Some musings I had on energy and sustainability in the built environment.
Energy consumption is notoriously difficult to understand for the average lay-person. We have some intuition about how our practices and actions affect the energy we use, but this is abstract and difficult to pin down.
For example, I once had a conversation with a colleague where they suggested I shouldn’t turn the lights off in the office, because it takes more power when they turn on again. While it’s true that fluroescent lighting does ‘spike’ in its energy use with the inrush current as the incancescent bulbs ‘arc’, I could see how my colleague vastly over-estimated the amount of energy that was used at that phase. It’s difficult to intuit.
There’s been a few attempts in research to quantify the energy used by appliances, particularly within the so-called ‘smart home’ domain. For a while, the idea was that we should provide interfaces to energy consumers, to help them understand the amount of energy used through their actions in the home, such as doing washing, watching the TV, or cooking.

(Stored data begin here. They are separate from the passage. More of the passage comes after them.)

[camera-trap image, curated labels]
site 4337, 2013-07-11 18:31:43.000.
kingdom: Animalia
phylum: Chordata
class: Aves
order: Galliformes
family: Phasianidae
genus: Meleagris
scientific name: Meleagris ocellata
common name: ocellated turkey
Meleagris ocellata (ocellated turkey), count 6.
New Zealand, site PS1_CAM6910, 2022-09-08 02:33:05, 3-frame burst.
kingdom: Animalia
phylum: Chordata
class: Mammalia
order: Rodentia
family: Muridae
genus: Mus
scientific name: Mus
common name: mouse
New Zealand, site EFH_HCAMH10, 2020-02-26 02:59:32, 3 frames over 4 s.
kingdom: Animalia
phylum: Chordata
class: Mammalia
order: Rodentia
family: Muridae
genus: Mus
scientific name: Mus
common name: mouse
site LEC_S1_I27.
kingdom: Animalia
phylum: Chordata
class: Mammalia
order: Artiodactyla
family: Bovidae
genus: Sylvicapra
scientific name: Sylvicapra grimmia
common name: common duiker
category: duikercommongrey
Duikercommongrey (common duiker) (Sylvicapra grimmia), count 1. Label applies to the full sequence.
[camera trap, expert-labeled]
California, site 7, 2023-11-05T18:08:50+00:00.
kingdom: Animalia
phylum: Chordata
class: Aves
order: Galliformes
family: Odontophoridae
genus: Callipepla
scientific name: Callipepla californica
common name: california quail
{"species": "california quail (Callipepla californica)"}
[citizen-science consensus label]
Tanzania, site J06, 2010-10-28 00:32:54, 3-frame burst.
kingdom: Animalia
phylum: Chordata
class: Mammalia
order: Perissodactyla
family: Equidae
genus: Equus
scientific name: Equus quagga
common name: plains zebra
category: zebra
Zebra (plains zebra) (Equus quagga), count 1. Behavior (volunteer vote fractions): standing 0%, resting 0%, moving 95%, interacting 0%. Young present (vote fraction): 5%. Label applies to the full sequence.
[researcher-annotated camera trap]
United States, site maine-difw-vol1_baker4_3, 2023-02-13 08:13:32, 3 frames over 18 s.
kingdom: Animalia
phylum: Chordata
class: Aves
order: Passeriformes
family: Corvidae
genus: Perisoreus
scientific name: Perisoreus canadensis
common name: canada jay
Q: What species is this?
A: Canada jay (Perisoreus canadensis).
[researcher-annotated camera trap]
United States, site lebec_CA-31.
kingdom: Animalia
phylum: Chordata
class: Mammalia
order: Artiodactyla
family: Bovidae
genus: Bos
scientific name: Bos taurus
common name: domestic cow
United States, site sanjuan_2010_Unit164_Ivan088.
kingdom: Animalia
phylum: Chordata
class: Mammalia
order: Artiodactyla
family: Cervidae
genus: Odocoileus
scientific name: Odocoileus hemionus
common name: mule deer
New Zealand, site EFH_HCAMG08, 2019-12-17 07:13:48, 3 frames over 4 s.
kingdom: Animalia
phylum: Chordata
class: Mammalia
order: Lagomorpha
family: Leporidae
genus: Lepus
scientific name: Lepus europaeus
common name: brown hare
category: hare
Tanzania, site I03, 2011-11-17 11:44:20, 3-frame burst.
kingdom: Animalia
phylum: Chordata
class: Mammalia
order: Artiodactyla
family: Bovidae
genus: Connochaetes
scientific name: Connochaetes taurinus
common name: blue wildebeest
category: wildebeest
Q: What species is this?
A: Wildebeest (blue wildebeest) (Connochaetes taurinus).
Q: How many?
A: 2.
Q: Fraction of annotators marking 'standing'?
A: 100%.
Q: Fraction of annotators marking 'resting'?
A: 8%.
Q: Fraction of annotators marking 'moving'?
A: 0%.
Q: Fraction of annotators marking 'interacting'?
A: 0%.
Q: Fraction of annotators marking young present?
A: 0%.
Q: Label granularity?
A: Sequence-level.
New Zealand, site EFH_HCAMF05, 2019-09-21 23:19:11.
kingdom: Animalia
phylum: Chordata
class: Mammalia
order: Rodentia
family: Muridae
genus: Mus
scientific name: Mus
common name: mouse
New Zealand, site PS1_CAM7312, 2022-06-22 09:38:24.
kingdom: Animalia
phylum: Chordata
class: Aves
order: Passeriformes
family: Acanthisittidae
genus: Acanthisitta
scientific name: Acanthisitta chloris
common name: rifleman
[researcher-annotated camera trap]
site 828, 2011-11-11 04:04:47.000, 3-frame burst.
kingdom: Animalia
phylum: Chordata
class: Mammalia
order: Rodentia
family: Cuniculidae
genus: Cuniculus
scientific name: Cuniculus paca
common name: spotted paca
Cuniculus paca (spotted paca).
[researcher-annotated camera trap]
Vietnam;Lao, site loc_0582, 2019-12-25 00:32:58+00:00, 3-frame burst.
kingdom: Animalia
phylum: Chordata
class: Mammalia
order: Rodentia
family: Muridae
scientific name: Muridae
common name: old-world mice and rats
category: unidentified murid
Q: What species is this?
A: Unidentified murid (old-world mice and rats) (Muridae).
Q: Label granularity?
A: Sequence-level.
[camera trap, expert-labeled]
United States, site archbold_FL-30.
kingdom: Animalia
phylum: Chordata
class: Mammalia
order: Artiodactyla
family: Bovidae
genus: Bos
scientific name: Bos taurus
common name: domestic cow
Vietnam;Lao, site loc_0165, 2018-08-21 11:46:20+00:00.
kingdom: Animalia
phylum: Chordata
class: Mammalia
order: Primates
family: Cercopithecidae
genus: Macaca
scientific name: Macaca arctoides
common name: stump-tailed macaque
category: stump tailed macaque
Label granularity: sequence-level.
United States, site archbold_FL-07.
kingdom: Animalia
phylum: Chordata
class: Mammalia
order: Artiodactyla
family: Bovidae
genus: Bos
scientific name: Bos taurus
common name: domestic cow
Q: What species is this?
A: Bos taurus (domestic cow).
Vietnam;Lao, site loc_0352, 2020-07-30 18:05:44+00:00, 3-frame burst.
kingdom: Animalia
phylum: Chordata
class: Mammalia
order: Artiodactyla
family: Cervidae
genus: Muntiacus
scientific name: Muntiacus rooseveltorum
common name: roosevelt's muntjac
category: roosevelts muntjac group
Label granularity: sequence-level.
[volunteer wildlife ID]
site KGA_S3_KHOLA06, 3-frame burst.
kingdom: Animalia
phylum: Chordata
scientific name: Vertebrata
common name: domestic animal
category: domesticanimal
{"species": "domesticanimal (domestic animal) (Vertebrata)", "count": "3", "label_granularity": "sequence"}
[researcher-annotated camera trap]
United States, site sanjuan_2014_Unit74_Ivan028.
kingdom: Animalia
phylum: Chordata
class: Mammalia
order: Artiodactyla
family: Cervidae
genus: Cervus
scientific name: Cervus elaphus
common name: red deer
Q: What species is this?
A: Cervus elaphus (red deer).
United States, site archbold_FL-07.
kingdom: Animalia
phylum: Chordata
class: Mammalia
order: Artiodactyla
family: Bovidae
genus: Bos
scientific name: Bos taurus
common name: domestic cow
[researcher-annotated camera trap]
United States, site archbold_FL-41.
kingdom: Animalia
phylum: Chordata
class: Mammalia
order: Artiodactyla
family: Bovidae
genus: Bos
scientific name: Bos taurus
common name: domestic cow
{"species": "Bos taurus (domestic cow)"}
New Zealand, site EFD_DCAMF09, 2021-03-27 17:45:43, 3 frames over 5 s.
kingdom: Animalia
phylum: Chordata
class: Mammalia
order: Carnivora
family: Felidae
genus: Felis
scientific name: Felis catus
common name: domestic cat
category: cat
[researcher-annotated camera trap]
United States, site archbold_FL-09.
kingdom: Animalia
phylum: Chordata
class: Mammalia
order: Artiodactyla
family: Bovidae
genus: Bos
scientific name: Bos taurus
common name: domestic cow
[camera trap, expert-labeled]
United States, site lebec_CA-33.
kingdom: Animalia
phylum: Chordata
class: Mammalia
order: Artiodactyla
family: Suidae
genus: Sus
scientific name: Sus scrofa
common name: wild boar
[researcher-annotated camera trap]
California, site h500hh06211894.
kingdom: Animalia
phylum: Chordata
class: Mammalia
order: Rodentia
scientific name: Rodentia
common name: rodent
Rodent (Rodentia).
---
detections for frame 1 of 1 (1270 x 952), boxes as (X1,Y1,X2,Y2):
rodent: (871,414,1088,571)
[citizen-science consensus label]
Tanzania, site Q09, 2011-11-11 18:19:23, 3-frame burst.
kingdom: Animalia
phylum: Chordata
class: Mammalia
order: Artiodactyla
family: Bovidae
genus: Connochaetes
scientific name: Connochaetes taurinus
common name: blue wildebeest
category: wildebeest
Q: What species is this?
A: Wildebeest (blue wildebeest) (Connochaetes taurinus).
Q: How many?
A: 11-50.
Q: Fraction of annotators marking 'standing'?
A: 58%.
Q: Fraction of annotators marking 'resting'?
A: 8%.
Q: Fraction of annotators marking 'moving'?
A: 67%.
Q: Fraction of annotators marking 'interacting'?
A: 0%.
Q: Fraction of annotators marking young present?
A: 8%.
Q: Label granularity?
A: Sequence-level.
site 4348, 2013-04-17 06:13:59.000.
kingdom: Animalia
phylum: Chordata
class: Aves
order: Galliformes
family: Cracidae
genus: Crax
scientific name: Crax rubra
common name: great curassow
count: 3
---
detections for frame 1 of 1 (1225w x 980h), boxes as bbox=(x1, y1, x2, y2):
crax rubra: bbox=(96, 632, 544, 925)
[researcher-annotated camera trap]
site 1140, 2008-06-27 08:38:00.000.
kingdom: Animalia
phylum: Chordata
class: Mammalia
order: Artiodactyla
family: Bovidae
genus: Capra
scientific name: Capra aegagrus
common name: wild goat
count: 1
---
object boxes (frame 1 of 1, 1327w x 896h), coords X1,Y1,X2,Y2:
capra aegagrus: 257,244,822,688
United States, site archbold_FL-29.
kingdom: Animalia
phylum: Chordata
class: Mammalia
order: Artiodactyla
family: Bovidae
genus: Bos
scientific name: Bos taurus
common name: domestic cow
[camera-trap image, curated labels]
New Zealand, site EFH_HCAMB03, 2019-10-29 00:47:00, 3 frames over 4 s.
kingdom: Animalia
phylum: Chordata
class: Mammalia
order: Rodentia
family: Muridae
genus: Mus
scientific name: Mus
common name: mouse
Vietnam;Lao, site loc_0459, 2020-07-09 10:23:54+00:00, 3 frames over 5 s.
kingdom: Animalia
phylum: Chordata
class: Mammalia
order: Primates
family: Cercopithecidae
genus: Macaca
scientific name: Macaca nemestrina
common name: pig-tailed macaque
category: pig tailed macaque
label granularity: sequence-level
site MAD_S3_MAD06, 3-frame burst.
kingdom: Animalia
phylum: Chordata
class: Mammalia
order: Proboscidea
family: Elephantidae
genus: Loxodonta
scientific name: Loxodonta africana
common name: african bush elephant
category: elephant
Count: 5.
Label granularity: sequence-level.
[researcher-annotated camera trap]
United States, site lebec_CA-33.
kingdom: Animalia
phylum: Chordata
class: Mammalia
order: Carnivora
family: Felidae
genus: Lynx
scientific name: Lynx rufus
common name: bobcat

Yolande Strengers’ 2014 interactions article Smart Energy in Everyday Life [1] (known as the “Resource Man” paper) pointed out the folly of this idea. Most people aren’t interested in monitoring and rationalising their energy consumption. Instead of a problem of interface design, we now see this as part of a much wider issue: Brynjarsdöttír’s paper on designing for persuasion [2] discusses how our idea of sustainability was narrowed through this, to only consider sustainability as an optimisation problem.
This is really an open question– if we’re looking at energy in buildings with a view to making it more sustainable, what are the other things we can do? There’s so many different angles. Embodied energy and waste, for instance: is the plastic pattern layer on the glass panels on the fascia of my last workplace, the Urban Sciences Building (Newcastle University), biodegradable? I doubt it. During the coronavirus pandemic, the national grid in the UK has been producing far fewer CO2 emissions as energy production is down. Is the answer, then, that we should all be working from home if we want to cut greenhouse gas emissions? Or are there more variables in the picture?
Our conception of the ‘smart’ building lies entirely in the inbuilt data and information networks that building contains, with a view to managing its energy use. That’s not suprising: companies (like Siemens, etc) have BMS systems to sell which fill this need. My thesis argues that this focus on energy is a limited vision, and that perhaps smartness should come from the occupants, rather than the environment.
[1] Strengers, Y. 2014. Smart Energy in Everyday Life: Are you Designing for Resource Man? Interactions.
[2] Brynjarsdóttir, H., Håkansson, M., Pierce, J., Baumer, E., DiSalvo, C. and Sengers, P. 2012. Sustainably unpersuaded: How Persuasion Narrows Our Vision of Sustainability. Proceedings of the SIGCHI Conference on Human Factors in Computing Systems (CHI ’12) (2012), 947.